11:55 AM PDT on Thursday, April 14, 2005

Associated Press

BOISE, Idaho - Sun Valley is used to hosting hundreds of thousands of visitors annually, but a planned Sept. 11 visit by the Dalai Lama could draw 100,000 for one event - and that has law enforcement and tourism officials scrambling.

AP

The Dalai Lama headshot, Tibetan religious leader

Details such as visitor housing and security loom large.

The Nobel Peace Prize-winning spiritual leader of Tibetan Buddhists will visit the famous mountain resort community on the fourth anniversary of the terrorist attacks that rocked America.

Walt Femling, the sheriff of rural Blaine County, met visit organizers Wednesday, accompanied by officials including his disaster services coordinator. He said he fears the event could dominate his officers' time in coming months.

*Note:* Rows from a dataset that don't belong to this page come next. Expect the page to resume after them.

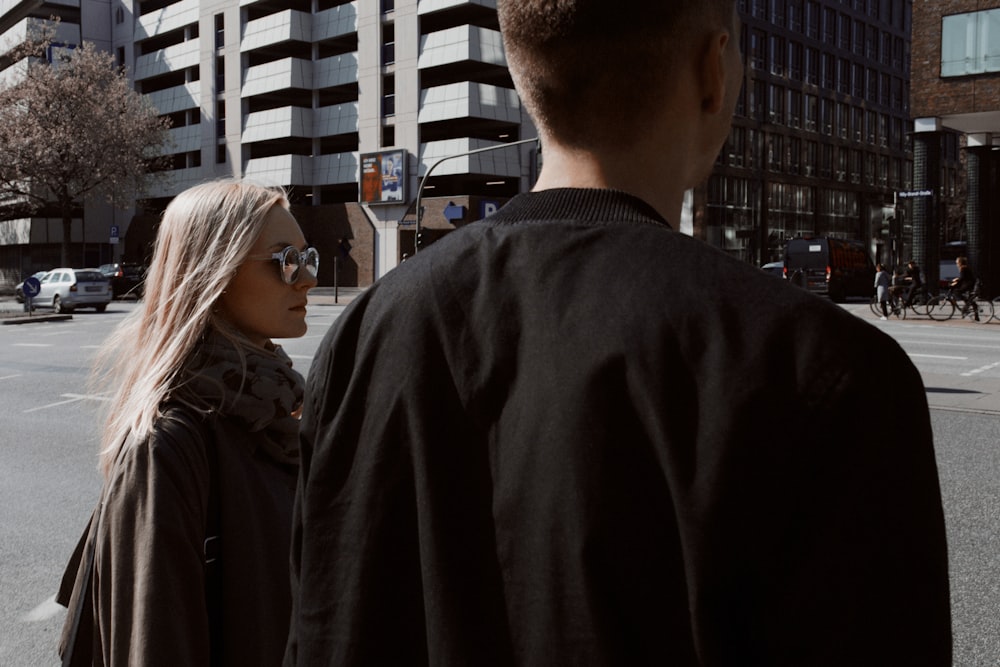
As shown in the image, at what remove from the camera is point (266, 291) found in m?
2.31

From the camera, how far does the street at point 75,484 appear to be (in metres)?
4.57

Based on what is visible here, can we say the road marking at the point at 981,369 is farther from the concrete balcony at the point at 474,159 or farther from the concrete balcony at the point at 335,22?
the concrete balcony at the point at 335,22

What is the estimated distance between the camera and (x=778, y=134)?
5859 centimetres

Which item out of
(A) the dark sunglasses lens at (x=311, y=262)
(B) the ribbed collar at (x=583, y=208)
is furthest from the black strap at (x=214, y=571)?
(B) the ribbed collar at (x=583, y=208)

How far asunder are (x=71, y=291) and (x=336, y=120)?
2201cm

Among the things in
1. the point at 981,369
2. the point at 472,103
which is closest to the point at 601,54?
the point at 981,369

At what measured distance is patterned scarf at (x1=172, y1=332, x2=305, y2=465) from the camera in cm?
208

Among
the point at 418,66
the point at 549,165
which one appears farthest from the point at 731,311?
the point at 418,66

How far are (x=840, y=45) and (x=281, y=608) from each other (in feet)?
229

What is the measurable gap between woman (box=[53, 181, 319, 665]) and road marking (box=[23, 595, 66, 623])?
2.84 m

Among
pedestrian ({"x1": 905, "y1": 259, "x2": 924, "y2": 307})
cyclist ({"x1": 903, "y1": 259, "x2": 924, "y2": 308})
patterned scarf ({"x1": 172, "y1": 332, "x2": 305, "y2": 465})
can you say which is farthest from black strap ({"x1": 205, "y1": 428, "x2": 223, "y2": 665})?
pedestrian ({"x1": 905, "y1": 259, "x2": 924, "y2": 307})

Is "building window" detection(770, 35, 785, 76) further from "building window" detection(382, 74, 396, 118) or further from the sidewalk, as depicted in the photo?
the sidewalk

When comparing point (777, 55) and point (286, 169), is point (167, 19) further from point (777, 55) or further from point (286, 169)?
point (777, 55)

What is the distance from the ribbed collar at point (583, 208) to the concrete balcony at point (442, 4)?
42713 mm
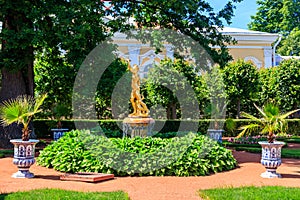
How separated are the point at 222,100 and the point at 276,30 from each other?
86.1ft

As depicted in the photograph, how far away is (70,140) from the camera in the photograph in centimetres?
1187

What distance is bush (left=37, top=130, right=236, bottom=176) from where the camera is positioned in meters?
10.3

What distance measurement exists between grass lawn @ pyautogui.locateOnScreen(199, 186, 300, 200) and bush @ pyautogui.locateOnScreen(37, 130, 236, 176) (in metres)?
2.21

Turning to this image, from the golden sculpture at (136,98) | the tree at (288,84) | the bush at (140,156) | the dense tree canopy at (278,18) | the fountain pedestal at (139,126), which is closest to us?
the bush at (140,156)

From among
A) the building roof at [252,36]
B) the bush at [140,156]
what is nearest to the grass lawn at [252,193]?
the bush at [140,156]

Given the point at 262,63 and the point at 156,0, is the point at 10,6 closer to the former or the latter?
the point at 156,0

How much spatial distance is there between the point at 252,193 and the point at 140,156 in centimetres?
350

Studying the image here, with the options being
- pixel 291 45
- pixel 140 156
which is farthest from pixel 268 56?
pixel 140 156

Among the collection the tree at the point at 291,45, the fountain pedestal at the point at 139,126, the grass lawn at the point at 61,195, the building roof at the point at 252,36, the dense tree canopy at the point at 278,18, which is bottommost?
the grass lawn at the point at 61,195

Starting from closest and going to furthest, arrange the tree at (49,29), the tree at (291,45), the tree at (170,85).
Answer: the tree at (49,29) < the tree at (170,85) < the tree at (291,45)

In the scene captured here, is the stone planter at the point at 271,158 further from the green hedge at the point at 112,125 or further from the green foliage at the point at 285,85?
the green foliage at the point at 285,85

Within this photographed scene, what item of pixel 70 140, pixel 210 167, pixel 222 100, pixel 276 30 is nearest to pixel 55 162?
pixel 70 140

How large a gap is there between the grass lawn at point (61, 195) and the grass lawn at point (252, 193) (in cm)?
163

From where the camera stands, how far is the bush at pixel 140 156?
10.3 m
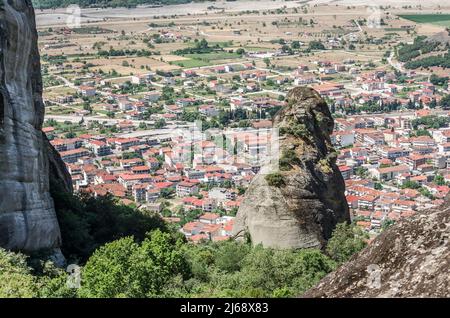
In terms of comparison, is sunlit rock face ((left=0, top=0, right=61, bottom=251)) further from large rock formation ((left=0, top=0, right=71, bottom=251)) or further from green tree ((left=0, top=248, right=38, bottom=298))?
green tree ((left=0, top=248, right=38, bottom=298))

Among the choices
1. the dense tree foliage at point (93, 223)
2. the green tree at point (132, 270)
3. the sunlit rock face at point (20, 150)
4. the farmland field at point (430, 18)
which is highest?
the sunlit rock face at point (20, 150)

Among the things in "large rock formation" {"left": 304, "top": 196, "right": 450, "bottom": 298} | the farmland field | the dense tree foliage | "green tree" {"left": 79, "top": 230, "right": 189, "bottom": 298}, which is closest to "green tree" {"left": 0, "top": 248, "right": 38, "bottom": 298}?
"green tree" {"left": 79, "top": 230, "right": 189, "bottom": 298}

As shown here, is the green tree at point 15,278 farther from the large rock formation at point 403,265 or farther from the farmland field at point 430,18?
the farmland field at point 430,18

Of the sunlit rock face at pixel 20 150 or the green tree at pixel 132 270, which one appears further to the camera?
the sunlit rock face at pixel 20 150

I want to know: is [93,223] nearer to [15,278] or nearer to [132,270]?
[132,270]

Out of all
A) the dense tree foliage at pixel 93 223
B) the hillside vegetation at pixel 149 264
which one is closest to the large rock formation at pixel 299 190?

According to a tentative schedule, the Dalai Lama will speak at a land preserve owned by The Nature Conservancy, located south of Sun Valley near the tiny town of Picabo, population 50.

"They will helicopter His Holiness to the site, down the long sliver of valley and high mountains, to this open space filled with thousands of waiting people," according to a statement provided to the Associated Press by the local visitors bureau.

On Sept. 12, he'll meet U.S. business leaders in a private session, followed by an afternoon visit with as many as 12,000 Idaho children.

Finally, on Sept. 13, he is scheduled to bless a Tibetan prayer wheel in a ceremony in nearby Ketchum.

The Buddhist leader lives in exile in India and leads Tibetans who have resisted half a century of Chinese rule. A call to his New York office to discuss why he chose Sun Valley for the Sept. 11 anniversary visit was not immediately returned Wednesday.

Event planners include Renee Klein, who worked with the 2002 Salt Lake City Winter Olympics organizing committee. She says shuttle buses will be needed, to help ferry visitors staying in accommodations as far away as Boise and Salt Lake City.

The Sun Valley area, made famous by celebrities including Ernest Hemingway and actor Gary Cooper - and now Tom Hanks and Jamie Lee Curtis - has hotel and condominium space for just 5,700 people, tourism officials said.